» Consigne
Pour chacune des affirmations suivantes, dites si elle concorde avec le document source en répondant par oui ou par non, puis citez mot pour mot le passage qui tranche. (a) À 400 kV, le courant continu l'emporte sur le courant alternatif à partir de 250 km. (b) Quand la tension double, les pertes par effet Joule sont divisées par deux. (c) Le courant alternatif s'est longtemps imposé parce qu'il réduisait les pertes sur de longues distances.

Pour une tension de 400 kV, le courant continu est supérieur au courant alternatif dès 250 km. Sur une longueur de 1 500 km, il permet de diviser les pertes de transmission d'un facteur deux. De même, la hausse de la tension permet de limiter les pertes de transmission : elles sont quatre fois moindres sur une ligne de 400 kV comparée à une ligne de 200 kV en courant alternatif. Les pertes dues à l'effet joule sont en effet inversement proportionnelles au carré de la tension : elles sont divisées par quatre quand la tension double ! En combinant les avantages de l'ultra-haute tension (800 kV et plus) aux avantages du courant continu, la Chine s'assure ainsi de disposer du réseau de transport électrique le plus efficient au monde. La Chine s'enorgueillit aujourd'hui avec raison d'avoir mis en service « le premier réseau électrique à courant continu flexible du monde » considéré comme le pré-requis pour « résoudre le problème de la consommation à grande échelle d'énergies nouvelles », souvent intermittentes et éloignée des grands centres de consommation. Le courant alternatif s'est longtemps imposé du fait qu'il était beaucoup plus simple et bon marché de convertir les très hautes tensions requises par le transport de l'électricité sur de longues distances en des tensions très inférieures utilisées dans les foyers.

» Données d'entrée
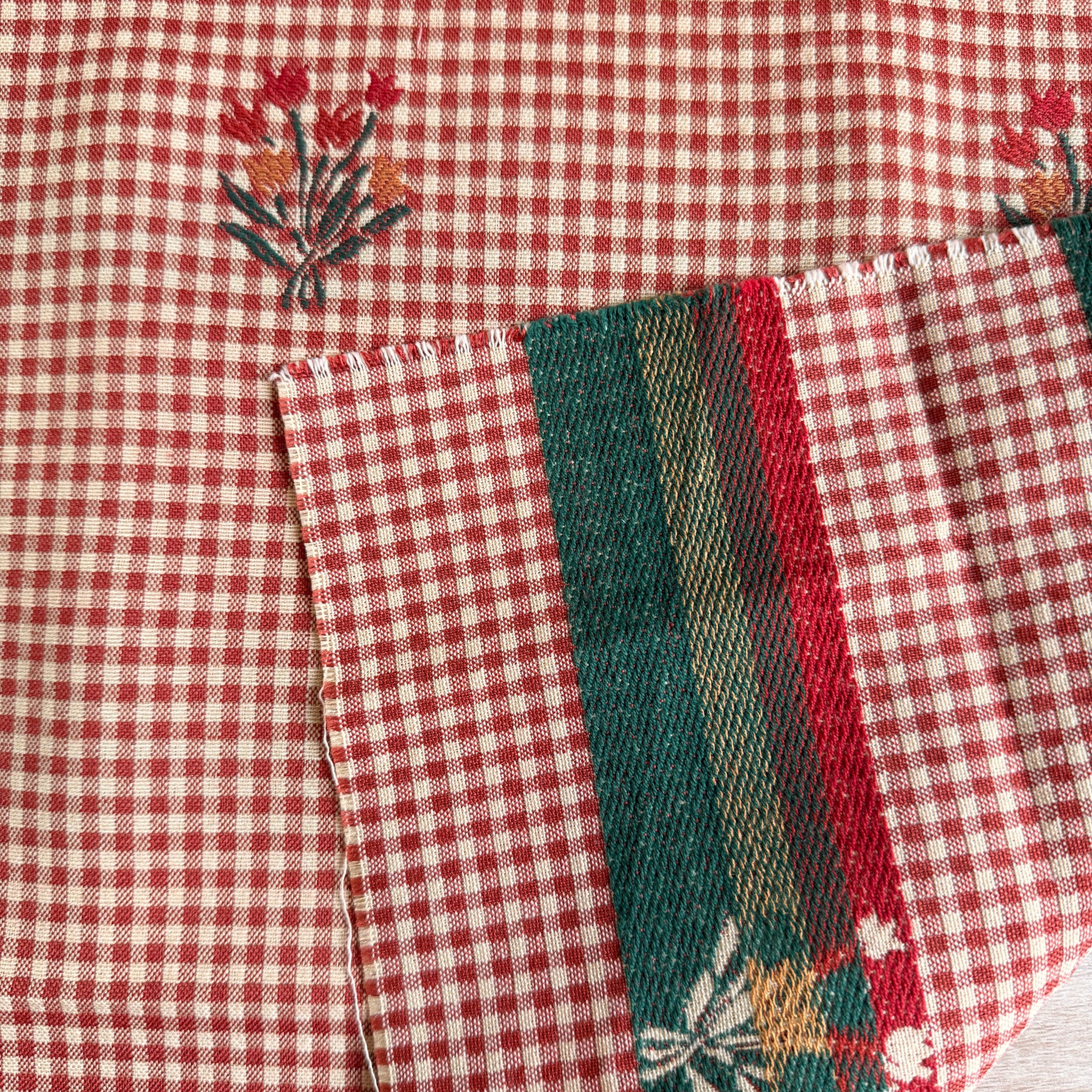 Gingham med blomster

» Solution
(a) Oui : « Pour une tension de 400 kV, le courant continu est supérieur au courant alternatif dès 250 km. »
(b) Non : « elles sont divisées par quatre quand la tension double ! »
(c) Non : « Le courant alternatif s'est longtemps imposé du fait qu'il était beaucoup plus simple et bon marché de convertir les très hautes tensions requises par le transport de l'électricité sur de longues distances en des tensions très inférieures utilisées dans les foyers. »